(Saved entries)
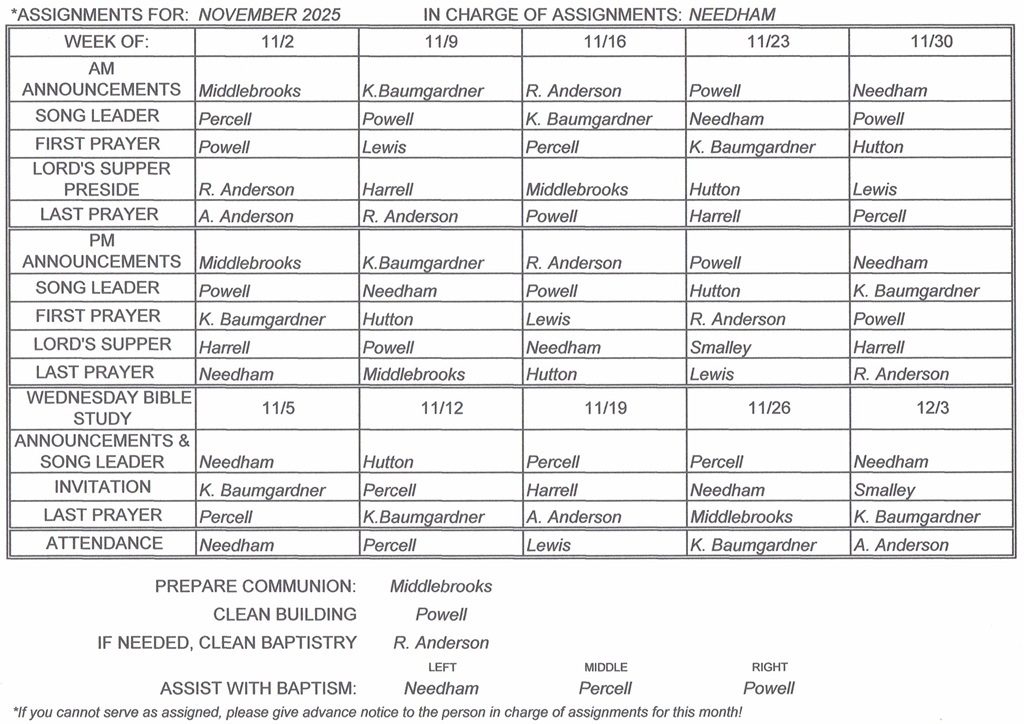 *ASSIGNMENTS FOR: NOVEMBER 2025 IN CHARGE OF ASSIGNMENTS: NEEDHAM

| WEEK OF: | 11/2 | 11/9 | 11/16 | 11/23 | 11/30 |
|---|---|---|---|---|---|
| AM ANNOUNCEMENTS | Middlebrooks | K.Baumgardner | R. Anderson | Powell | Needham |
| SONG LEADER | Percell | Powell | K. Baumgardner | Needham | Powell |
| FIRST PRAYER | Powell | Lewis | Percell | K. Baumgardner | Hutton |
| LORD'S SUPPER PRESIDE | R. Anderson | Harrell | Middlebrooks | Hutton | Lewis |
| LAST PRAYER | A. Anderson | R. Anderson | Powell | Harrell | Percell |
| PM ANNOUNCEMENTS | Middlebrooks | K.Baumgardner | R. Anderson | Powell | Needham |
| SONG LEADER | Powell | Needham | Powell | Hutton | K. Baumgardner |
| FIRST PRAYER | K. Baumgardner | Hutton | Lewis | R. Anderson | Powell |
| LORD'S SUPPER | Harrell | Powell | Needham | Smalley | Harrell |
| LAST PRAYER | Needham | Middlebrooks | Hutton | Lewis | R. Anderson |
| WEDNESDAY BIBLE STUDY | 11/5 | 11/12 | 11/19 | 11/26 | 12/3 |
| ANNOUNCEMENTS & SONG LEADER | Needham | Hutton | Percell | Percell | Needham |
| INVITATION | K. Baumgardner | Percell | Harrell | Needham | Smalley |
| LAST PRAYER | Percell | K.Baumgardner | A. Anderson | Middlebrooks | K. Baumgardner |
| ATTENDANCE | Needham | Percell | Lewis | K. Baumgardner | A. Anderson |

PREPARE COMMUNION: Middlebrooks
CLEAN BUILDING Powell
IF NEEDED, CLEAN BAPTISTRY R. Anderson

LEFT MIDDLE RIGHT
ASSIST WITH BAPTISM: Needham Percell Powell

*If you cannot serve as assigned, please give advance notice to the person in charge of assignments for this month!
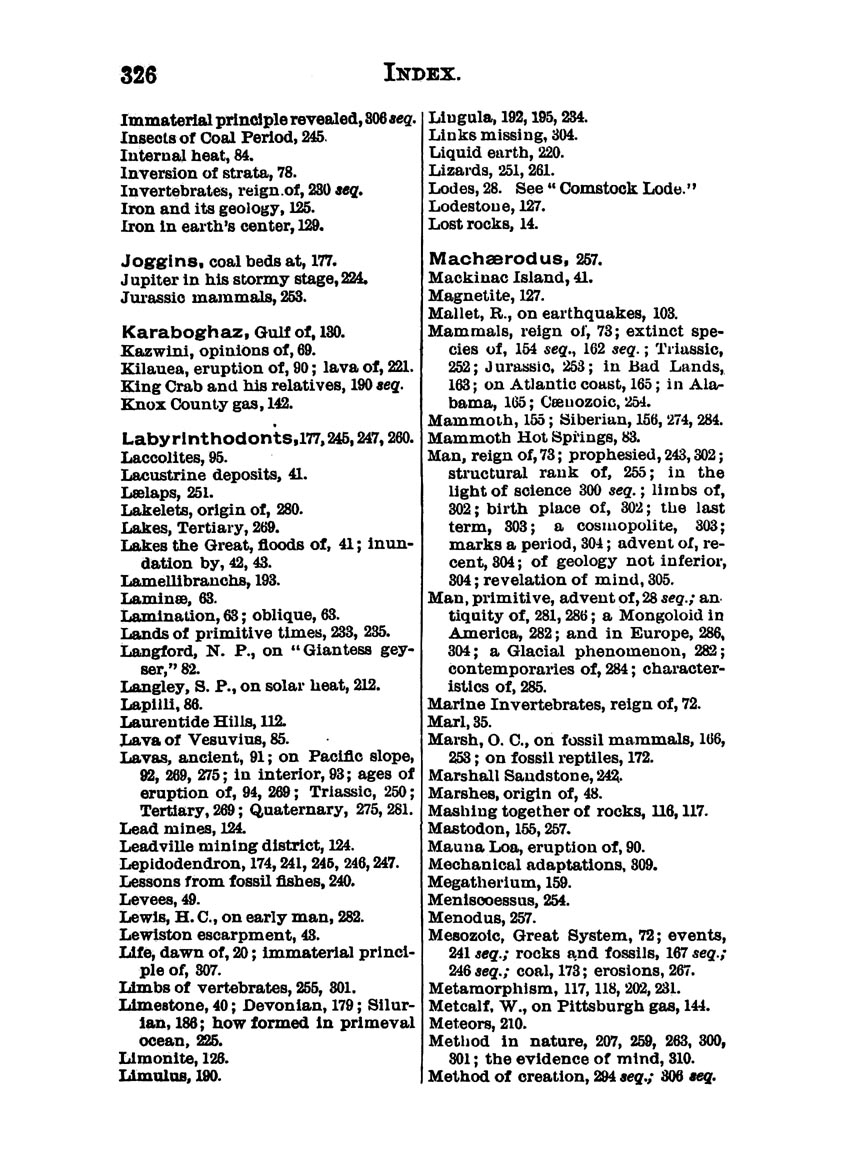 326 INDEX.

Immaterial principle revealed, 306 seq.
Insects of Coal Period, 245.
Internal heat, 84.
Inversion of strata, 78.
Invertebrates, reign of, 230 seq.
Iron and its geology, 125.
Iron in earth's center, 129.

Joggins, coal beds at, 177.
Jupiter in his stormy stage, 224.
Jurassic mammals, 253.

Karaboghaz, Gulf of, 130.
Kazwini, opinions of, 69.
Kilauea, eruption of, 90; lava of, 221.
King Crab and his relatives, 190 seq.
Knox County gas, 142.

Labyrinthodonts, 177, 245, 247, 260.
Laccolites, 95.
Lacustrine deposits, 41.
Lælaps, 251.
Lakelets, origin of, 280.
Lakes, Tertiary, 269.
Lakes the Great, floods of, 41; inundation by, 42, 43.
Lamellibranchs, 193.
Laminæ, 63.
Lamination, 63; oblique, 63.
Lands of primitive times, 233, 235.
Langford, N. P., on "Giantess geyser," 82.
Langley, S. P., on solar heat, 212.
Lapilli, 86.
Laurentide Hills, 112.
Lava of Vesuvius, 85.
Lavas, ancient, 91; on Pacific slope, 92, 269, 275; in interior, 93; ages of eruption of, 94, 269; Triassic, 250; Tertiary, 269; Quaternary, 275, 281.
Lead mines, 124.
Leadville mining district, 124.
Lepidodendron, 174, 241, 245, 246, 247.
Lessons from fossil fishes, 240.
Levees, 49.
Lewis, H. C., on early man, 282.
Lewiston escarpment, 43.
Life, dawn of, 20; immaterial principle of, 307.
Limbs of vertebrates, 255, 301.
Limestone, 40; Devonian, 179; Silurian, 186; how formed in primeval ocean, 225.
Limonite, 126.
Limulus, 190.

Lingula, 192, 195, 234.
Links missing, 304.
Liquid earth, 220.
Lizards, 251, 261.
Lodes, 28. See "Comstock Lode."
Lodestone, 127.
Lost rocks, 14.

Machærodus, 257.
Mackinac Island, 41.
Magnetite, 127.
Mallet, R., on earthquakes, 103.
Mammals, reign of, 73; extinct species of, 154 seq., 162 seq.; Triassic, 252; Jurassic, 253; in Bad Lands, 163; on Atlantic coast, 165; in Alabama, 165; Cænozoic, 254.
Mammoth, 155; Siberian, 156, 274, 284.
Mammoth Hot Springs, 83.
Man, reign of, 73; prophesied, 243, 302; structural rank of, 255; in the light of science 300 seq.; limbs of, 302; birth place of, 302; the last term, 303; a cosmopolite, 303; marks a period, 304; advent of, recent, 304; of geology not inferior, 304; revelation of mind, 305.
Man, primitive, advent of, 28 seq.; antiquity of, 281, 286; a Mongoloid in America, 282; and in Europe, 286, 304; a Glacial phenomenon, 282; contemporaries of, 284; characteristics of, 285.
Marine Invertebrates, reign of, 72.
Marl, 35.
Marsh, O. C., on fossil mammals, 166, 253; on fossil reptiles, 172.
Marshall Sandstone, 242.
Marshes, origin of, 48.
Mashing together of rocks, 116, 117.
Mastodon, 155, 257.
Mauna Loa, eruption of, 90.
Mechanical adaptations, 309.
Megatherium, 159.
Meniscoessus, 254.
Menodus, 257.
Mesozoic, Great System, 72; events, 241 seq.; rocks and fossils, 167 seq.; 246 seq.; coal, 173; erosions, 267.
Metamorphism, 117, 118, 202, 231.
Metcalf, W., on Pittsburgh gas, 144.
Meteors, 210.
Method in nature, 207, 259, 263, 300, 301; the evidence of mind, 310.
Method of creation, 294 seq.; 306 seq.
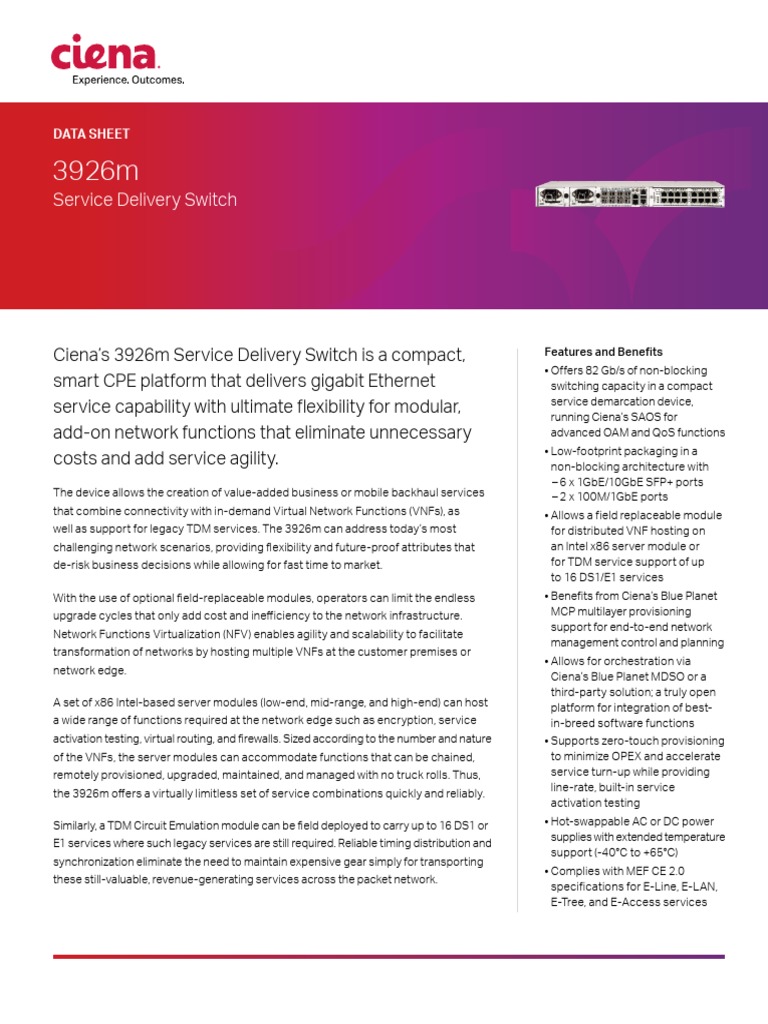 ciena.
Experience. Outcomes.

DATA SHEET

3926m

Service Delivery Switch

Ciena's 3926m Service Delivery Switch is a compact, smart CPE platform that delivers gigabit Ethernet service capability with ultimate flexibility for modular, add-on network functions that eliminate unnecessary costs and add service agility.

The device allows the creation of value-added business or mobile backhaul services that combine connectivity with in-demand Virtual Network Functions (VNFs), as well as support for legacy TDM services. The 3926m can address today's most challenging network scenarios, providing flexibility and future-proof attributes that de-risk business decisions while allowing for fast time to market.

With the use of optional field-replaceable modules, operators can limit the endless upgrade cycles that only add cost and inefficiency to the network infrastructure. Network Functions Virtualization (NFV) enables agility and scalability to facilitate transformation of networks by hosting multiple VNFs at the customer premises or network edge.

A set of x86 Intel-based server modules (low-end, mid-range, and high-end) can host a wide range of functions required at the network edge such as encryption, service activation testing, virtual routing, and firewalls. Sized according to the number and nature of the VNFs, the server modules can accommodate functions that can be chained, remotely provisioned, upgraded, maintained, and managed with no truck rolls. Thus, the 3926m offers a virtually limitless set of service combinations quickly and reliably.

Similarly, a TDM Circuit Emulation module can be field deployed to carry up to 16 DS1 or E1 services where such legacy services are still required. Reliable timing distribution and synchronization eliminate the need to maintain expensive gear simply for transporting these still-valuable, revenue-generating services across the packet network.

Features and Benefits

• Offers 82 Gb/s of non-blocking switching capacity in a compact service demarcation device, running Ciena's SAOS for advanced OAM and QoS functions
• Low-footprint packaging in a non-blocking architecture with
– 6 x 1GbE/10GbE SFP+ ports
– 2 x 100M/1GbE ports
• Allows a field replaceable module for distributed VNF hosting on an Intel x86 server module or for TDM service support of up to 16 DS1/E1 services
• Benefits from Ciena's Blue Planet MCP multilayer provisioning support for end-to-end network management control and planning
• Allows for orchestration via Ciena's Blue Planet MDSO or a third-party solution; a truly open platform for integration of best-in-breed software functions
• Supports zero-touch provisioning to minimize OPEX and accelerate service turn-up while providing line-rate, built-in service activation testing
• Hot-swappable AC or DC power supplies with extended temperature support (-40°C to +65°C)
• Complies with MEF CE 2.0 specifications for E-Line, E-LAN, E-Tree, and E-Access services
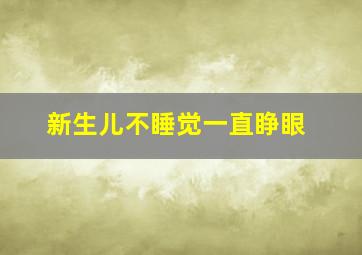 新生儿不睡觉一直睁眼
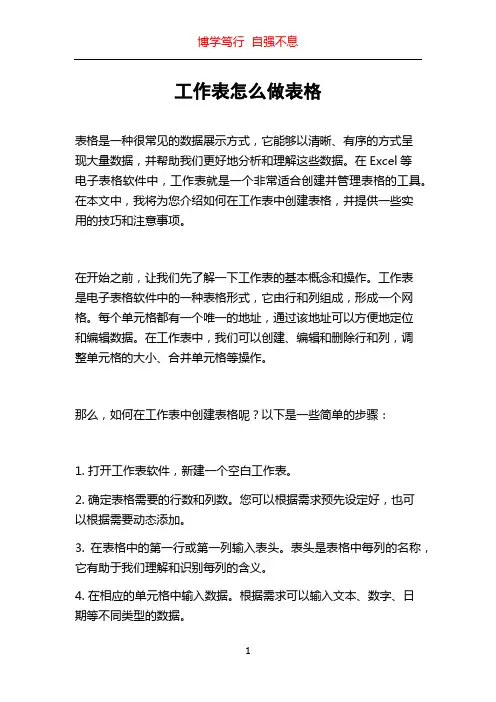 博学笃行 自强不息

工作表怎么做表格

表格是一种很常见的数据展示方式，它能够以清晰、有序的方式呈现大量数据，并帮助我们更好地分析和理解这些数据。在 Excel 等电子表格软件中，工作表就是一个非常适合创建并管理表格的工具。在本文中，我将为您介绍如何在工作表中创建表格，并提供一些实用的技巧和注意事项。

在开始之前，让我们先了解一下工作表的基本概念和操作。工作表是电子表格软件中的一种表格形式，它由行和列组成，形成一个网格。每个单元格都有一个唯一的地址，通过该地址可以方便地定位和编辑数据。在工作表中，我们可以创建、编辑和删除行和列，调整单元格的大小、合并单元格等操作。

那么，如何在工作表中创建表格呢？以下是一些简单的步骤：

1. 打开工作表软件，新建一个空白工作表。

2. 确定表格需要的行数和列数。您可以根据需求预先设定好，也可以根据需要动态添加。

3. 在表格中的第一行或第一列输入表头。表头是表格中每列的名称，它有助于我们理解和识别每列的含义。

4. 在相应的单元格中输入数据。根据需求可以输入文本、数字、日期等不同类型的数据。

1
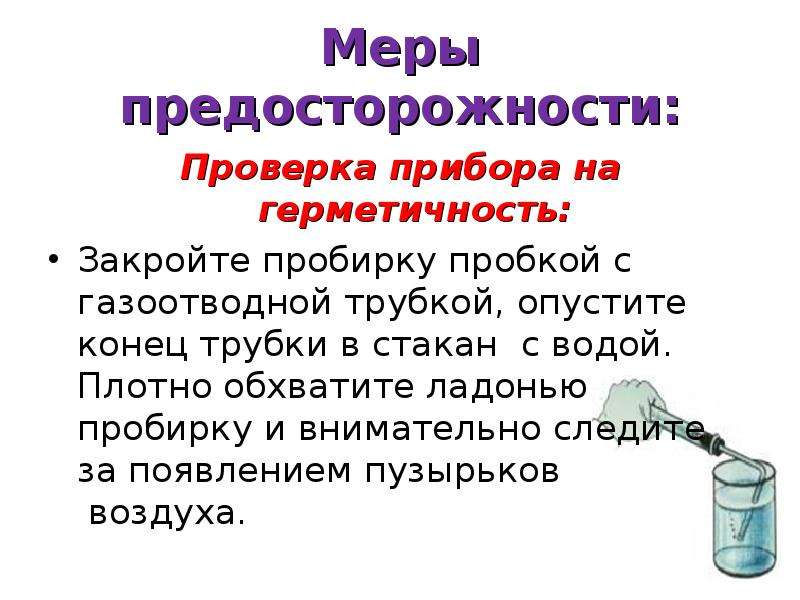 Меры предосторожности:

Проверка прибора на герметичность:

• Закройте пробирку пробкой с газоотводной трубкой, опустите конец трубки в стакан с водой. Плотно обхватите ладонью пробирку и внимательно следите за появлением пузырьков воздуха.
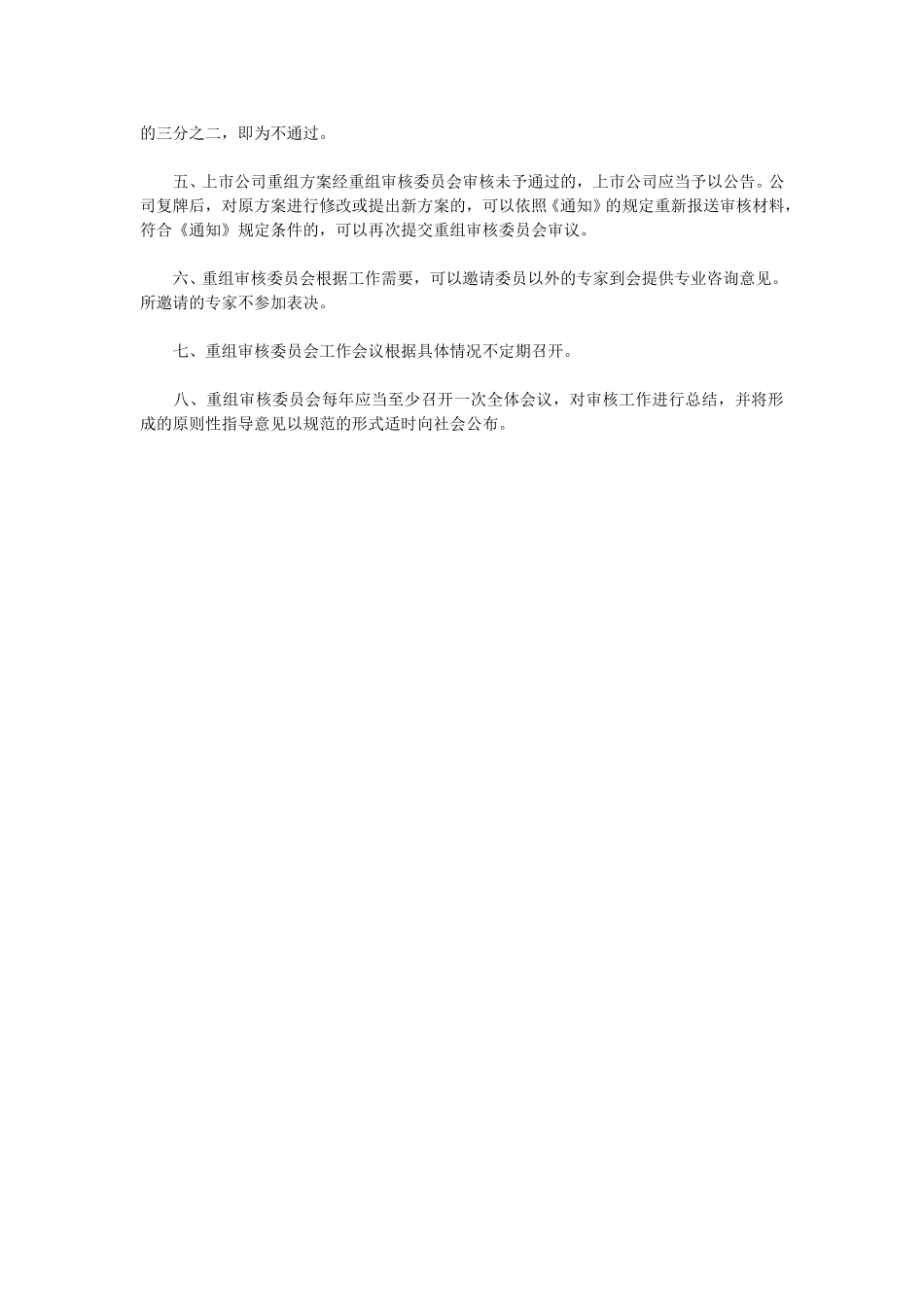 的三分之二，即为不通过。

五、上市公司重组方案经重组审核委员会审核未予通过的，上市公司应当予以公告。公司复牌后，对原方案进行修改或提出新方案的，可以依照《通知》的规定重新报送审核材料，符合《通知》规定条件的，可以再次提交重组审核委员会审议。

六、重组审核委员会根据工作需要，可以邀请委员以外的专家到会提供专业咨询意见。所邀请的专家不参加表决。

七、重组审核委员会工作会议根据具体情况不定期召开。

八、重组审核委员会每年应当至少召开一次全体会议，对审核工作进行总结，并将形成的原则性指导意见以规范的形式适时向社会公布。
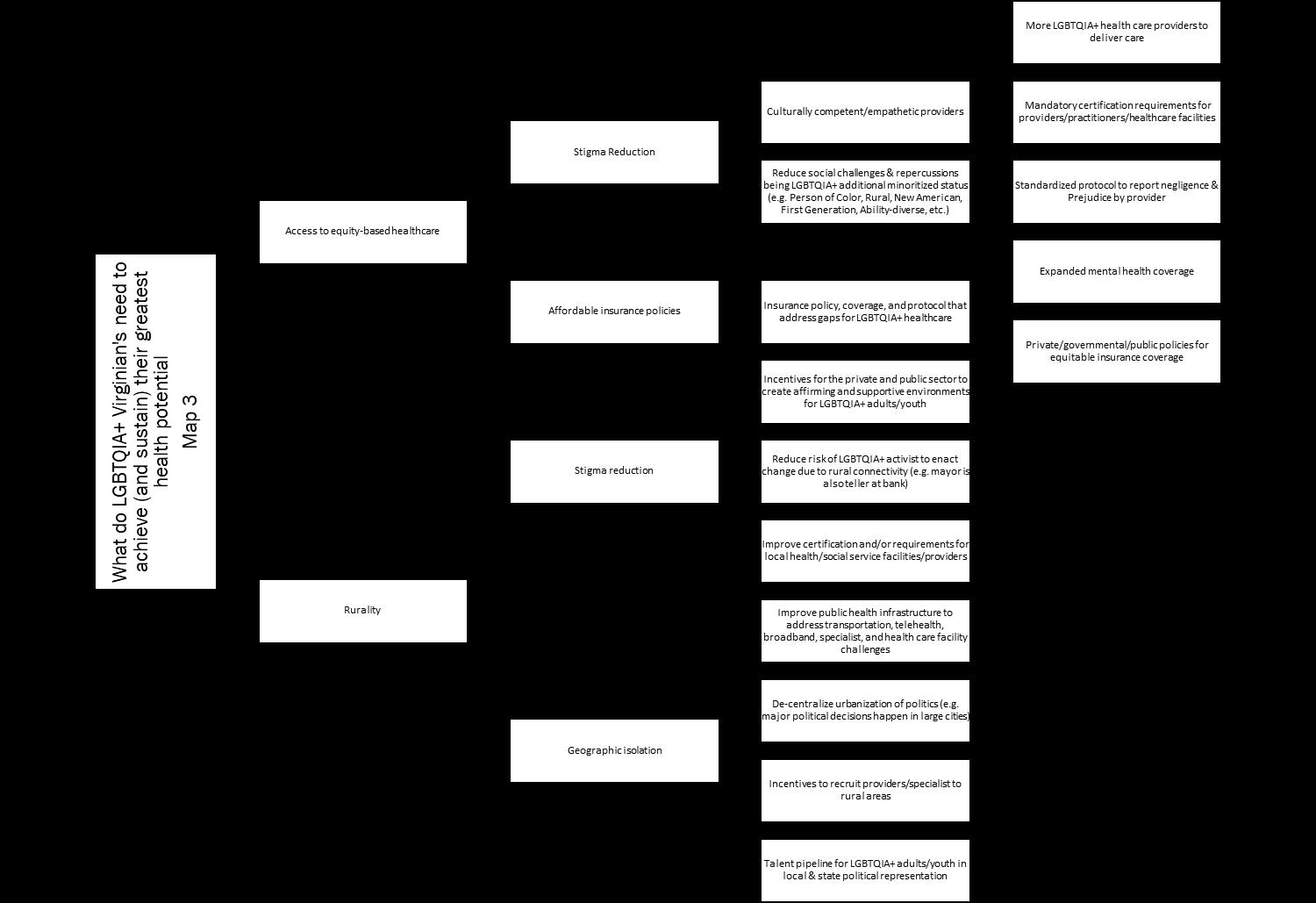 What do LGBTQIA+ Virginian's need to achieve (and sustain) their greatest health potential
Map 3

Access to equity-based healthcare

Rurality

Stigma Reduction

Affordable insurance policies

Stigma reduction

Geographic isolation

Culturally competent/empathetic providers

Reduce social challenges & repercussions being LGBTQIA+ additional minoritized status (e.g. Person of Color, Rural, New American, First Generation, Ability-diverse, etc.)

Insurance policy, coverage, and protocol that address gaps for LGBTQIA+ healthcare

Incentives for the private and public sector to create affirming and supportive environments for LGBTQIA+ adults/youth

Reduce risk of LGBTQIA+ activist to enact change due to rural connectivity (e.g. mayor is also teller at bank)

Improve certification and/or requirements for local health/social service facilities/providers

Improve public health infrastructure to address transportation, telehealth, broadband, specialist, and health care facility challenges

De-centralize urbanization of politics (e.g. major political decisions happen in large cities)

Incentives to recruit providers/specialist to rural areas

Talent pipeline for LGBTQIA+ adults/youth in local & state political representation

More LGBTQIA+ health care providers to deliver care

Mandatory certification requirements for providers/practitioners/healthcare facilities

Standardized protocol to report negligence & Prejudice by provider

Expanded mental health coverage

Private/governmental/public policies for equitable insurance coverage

(WHAT YOU HAVE TO DO) Output exactly, and only, the lines of the entries above from the one with "Percell | Needham |" up to and including the one with "Lead mines, 124."; pictures are to be left out.

(SOLVED PROBLEM)
| ANNOUNCEMENTS & SONG LEADER | Needham | Hutton | Percell | Percell | Needham |
| INVITATION | K. Baumgardner | Percell | Harrell | Needham | Smalley |
| LAST PRAYER | Percell | K.Baumgardner | A. Anderson | Middlebrooks | K. Baumgardner |
| ATTENDANCE | Needham | Percell | Lewis | K. Baumgardner | A. Anderson |

PREPARE COMMUNION: Middlebrooks
CLEAN BUILDING Powell
IF NEEDED, CLEAN BAPTISTRY R. Anderson

LEFT MIDDLE RIGHT
ASSIST WITH BAPTISM: Needham Percell Powell

*If you cannot serve as assigned, please give advance notice to the person in charge of assignments for this month!
 326 INDEX.

Immaterial principle revealed, 306 seq.
Insects of Coal Period, 245.
Internal heat, 84.
Inversion of strata, 78.
Invertebrates, reign of, 230 seq.
Iron and its geology, 125.
Iron in earth's center, 129.

Joggins, coal beds at, 177.
Jupiter in his stormy stage, 224.
Jurassic mammals, 253.

Karaboghaz, Gulf of, 130.
Kazwini, opinions of, 69.
Kilauea, eruption of, 90; lava of, 221.
King Crab and his relatives, 190 seq.
Knox County gas, 142.

Labyrinthodonts, 177, 245, 247, 260.
Laccolites, 95.
Lacustrine deposits, 41.
Lælaps, 251.
Lakelets, origin of, 280.
Lakes, Tertiary, 269.
Lakes the Great, floods of, 41; inundation by, 42, 43.
Lamellibranchs, 193.
Laminæ, 63.
Lamination, 63; oblique, 63.
Lands of primitive times, 233, 235.
Langford, N. P., on "Giantess geyser," 82.
Langley, S. P., on solar heat, 212.
Lapilli, 86.
Laurentide Hills, 112.
Lava of Vesuvius, 85.
Lavas, ancient, 91; on Pacific slope, 92, 269, 275; in interior, 93; ages of eruption of, 94, 269; Triassic, 250; Tertiary, 269; Quaternary, 275, 281.
Lead mines, 124.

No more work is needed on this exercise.